*** Begin section ***

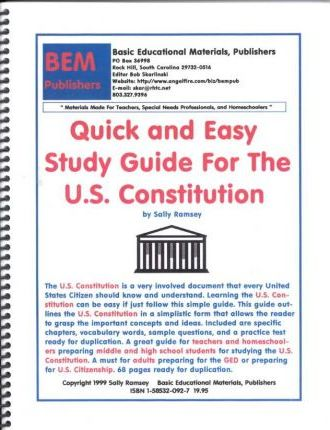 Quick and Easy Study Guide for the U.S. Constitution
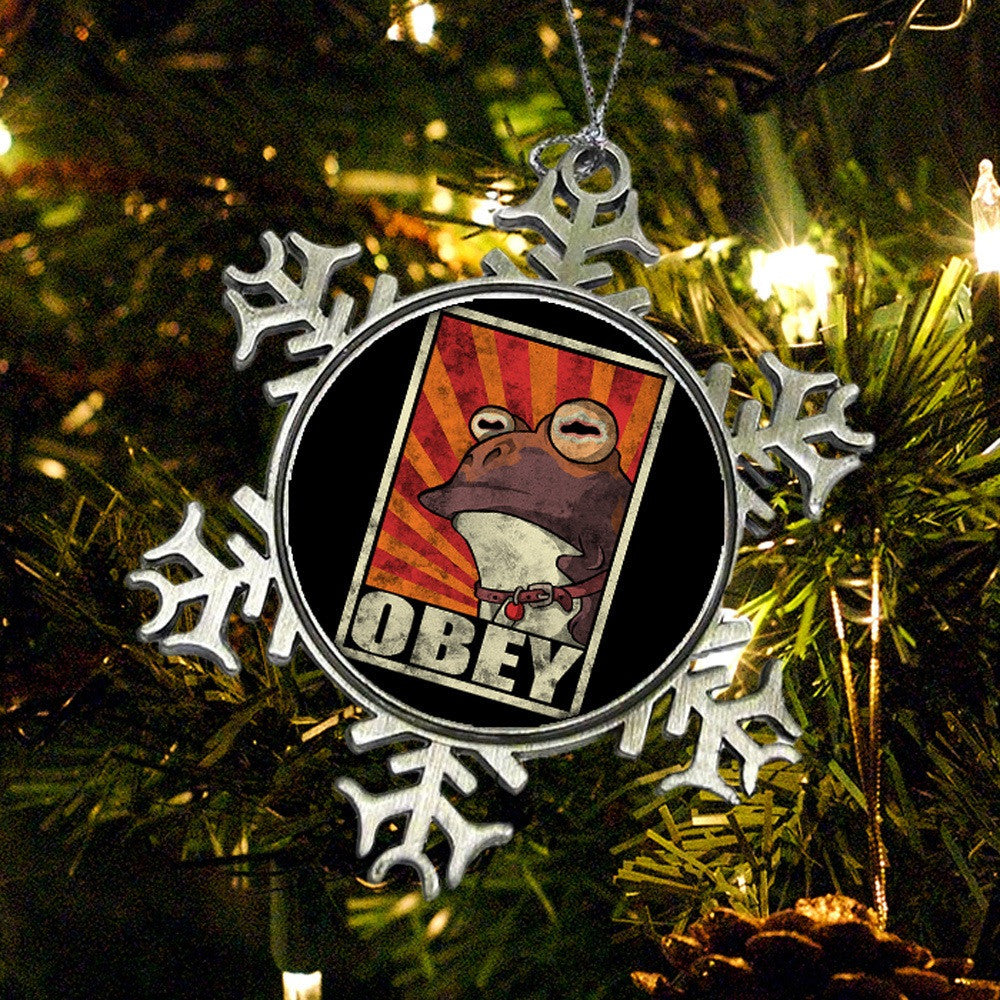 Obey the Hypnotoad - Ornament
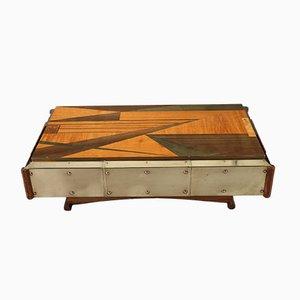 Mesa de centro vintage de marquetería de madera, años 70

*** End section ***

WORK TO COMPLETE — All that belongs in the answer is the exact run of lines from the line containing "Obey the Hypnotoad - Ornament" to the end of the listing above, pictures removed.

ANSWER BOX —
 Obey the Hypnotoad - Ornament
 Mesa de centro vintage de marquetería de madera, años 70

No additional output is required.